L’historienne du cinéma Györgyi Vajdovich analyse le film du point de vue de l’adaptation au cinéma du grotesque qui caractérise la prose d’Örkény, étant donné que celui-ci est surtout un grotesque langagier, qu’on ne peut guère rendre dans un film. Fábri réussit à suppléer au grotesque langagier par des procédés cinématographiques. C’est à cela que servent de nombreuses scènes, par exemple celle où le major se comporte dans les rues du village comme au front, ou celle où il tire des feux de pistolet dans la maison. Le jeu des acteurs est également un procédé du grotesque. Ágika, par exemple, est grotesque par sa façon de réagir à tout avec les gestes d’une fillette de 6 à 8 ans. Le major est un personnage contradictoire jusqu’au grotesque, apparaissant tantôt comme un représentant du pouvoir, tantôt comme un maniaque proche de la folie, tantôt comme quelqu’un qui accepte avec humilité la serviabilité de ses hôtes. Il tombe si imprévisiblement d’une extrême à l’autre, que la soumission de la famille peut être interprétée comme une acceptation de l’absurdité du monde. L’absurdité de toute la situation découle aussi de ce que les volontés du major ne peuvent même pas être satisfaites à cause de leur imprévisibilité.

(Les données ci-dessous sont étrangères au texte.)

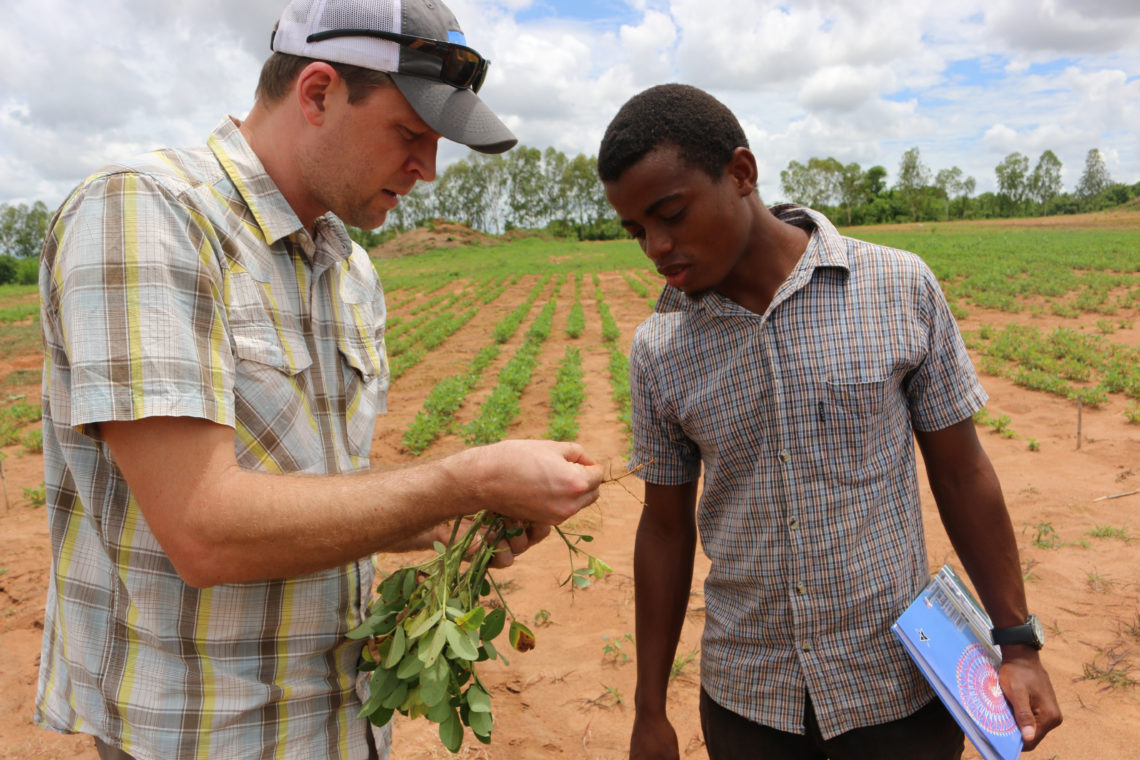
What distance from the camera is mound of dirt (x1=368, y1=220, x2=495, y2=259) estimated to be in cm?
5738

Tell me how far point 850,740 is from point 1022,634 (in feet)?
1.63

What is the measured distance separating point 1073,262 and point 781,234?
80.2ft

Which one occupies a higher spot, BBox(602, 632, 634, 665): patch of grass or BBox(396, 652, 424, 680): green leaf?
BBox(396, 652, 424, 680): green leaf

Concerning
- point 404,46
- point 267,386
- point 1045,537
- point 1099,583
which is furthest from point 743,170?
point 1045,537

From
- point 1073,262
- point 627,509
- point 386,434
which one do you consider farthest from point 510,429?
point 1073,262

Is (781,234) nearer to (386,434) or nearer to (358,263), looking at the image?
(358,263)

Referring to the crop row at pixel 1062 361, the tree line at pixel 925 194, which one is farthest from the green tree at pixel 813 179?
the crop row at pixel 1062 361

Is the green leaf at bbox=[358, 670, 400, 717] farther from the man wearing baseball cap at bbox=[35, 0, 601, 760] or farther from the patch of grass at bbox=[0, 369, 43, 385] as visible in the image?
the patch of grass at bbox=[0, 369, 43, 385]

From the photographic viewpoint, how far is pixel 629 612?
14.6ft

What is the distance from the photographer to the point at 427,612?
161cm

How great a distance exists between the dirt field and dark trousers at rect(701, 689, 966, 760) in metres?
1.61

Le grotesque apparaît aussi par la présentation de l’espace, par exemple de l’intérieur peint en des couleurs criardes par le major, ou par la multiplication des boîtes jusqu’à former un labyrinthe dans la cour. Les éléments destinés à déstabiliser le spectateur se multiplient de plus en plus vers la fin du film, ce qui exprime l’accentuation de l’absurdité du monde[6].

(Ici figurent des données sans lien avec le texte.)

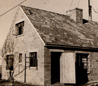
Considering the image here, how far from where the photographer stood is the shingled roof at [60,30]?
47.2 ft

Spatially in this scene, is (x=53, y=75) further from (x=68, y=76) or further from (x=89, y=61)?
(x=89, y=61)

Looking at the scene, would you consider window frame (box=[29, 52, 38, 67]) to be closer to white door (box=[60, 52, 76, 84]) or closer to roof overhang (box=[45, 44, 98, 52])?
roof overhang (box=[45, 44, 98, 52])

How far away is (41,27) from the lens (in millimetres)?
14680

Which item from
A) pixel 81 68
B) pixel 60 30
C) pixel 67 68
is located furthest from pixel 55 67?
pixel 60 30

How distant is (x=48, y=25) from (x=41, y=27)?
1.15 metres

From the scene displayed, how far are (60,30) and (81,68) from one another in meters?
3.65

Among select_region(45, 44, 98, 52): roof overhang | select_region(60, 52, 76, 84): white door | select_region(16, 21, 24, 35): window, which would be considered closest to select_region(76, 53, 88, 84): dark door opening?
select_region(45, 44, 98, 52): roof overhang

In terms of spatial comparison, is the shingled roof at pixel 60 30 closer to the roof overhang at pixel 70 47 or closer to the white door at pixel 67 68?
the roof overhang at pixel 70 47

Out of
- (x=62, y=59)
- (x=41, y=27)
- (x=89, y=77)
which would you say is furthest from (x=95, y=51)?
(x=41, y=27)

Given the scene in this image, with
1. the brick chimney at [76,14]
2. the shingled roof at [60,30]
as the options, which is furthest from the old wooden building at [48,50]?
the brick chimney at [76,14]

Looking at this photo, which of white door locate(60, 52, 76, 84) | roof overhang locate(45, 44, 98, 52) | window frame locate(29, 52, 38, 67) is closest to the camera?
roof overhang locate(45, 44, 98, 52)

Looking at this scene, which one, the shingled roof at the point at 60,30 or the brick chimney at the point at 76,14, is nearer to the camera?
the shingled roof at the point at 60,30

Attila Kriston remarque que le film présente au moins trois niveaux de sens. L’un se réfère à l’effet destructif de la guerre, indirectement présente, seulement par la personnalité déformée du major. Un autre signale l’abîme social entre le major et les Tót. Le premier représente les classes sociales élevées, l’autre – la petite bourgeoisie. Le troisième niveau de sens a en vue la question du pouvoir. La situation de base est celle de la confrontation entre un dirigeant conforme aux normes d’une petite communauté, modèle de celle-ci, et un dirigeant appartenant au pouvoir étatique, modèle « de principe ». L’humiliation du premier est tout aussi extrême que l’exercice du pouvoir par le second[7].
↑En France, le film est diffusé ayant le titre avec le nom sans accent (LA FAMILLE TOT, ALLOCINÉ). En hongrois, le nom s’écrit « Tót », variante utilisée dans la suite de cet article.
↑Section d’après le contenu d’image et textuel du film.